[EXERCISE INPUT]

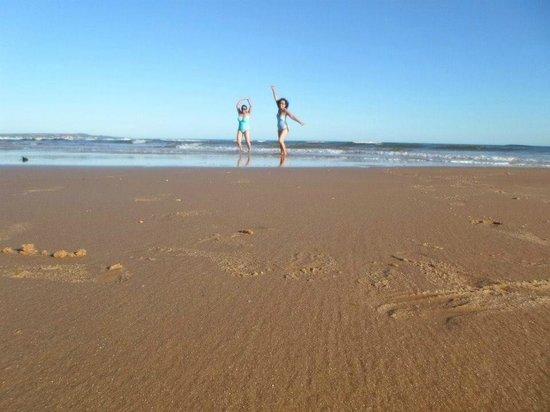 Chez Karon: La plage est à nous :)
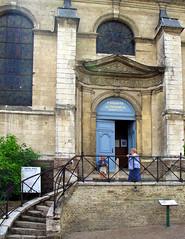 Saint-Riquier (hôtel-dieu) entrée  chapelle 2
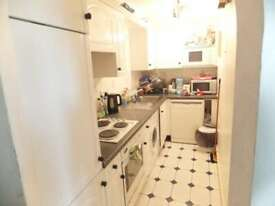 2 bedroom flat in Comer Crescent, Southall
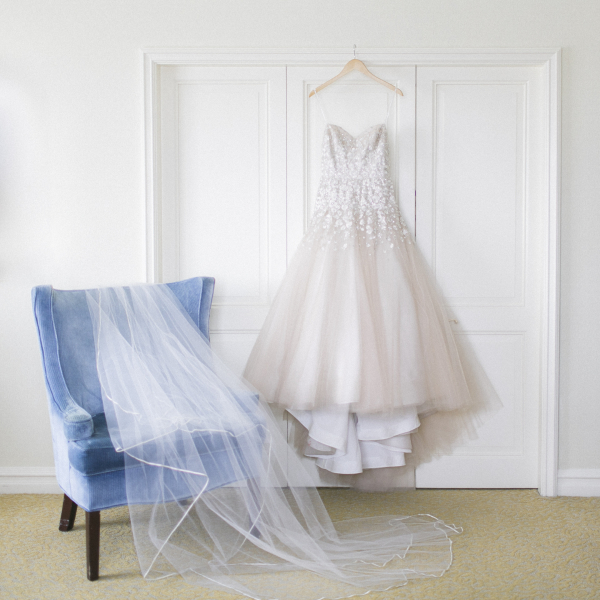 Wedding Veil in Blue Velvet Chair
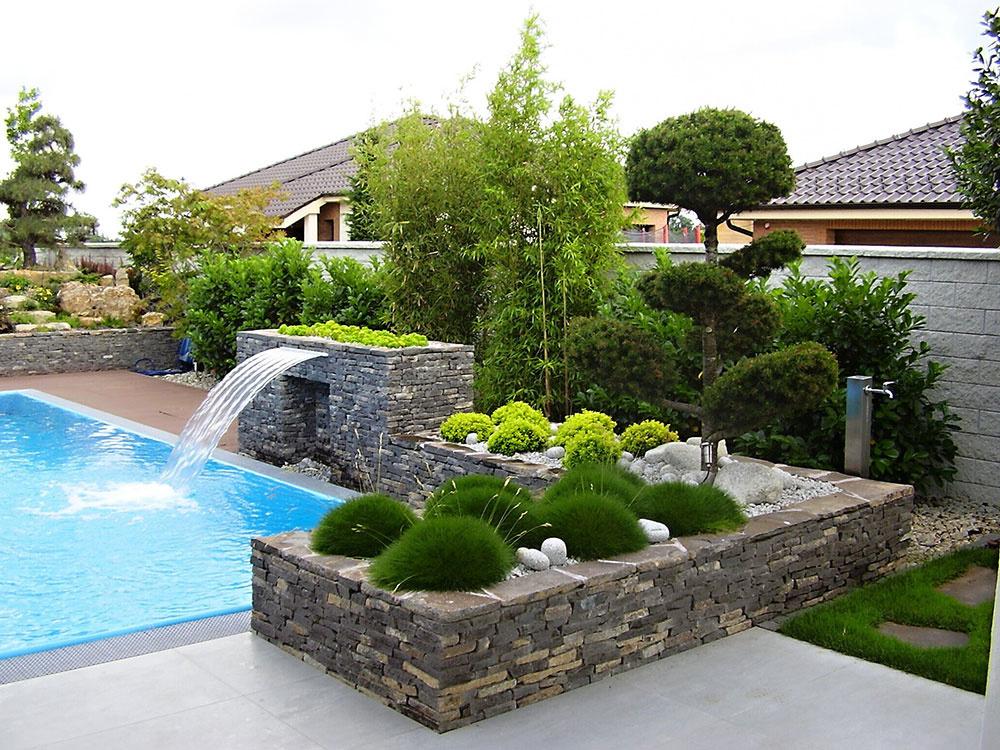 Letné osvieženie v záhradnom bazéne
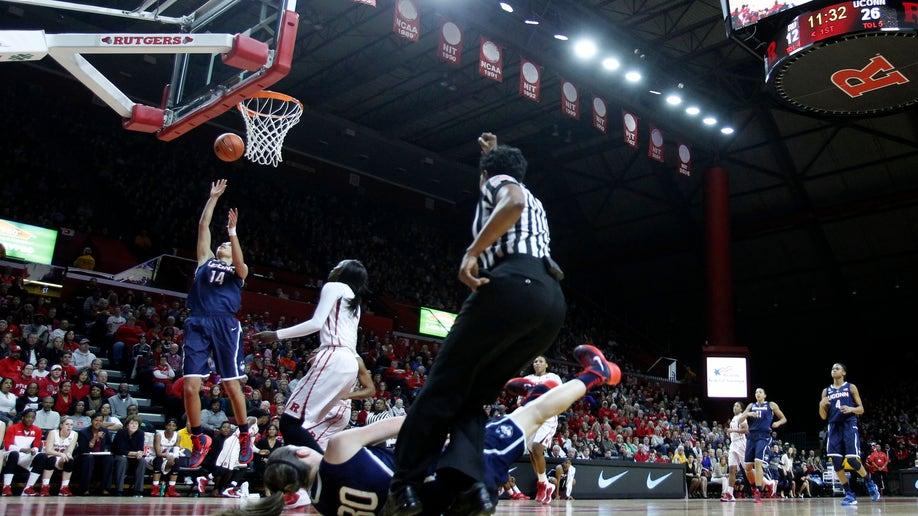 35f08ba0-UConn Rutgers Basketball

[WORK REQUIRED]
Would you return the data exactly as written, without the pictures?

[EXERCISE ANSWER]
 Chez Karon: La plage est à nous :)
 Saint-Riquier (hôtel-dieu) entrée  chapelle 2
 2 bedroom flat in Comer Crescent, Southall
 Wedding Veil in Blue Velvet Chair
 Letné osvieženie v záhradnom bazéne
 35f08ba0-UConn Rutgers Basketball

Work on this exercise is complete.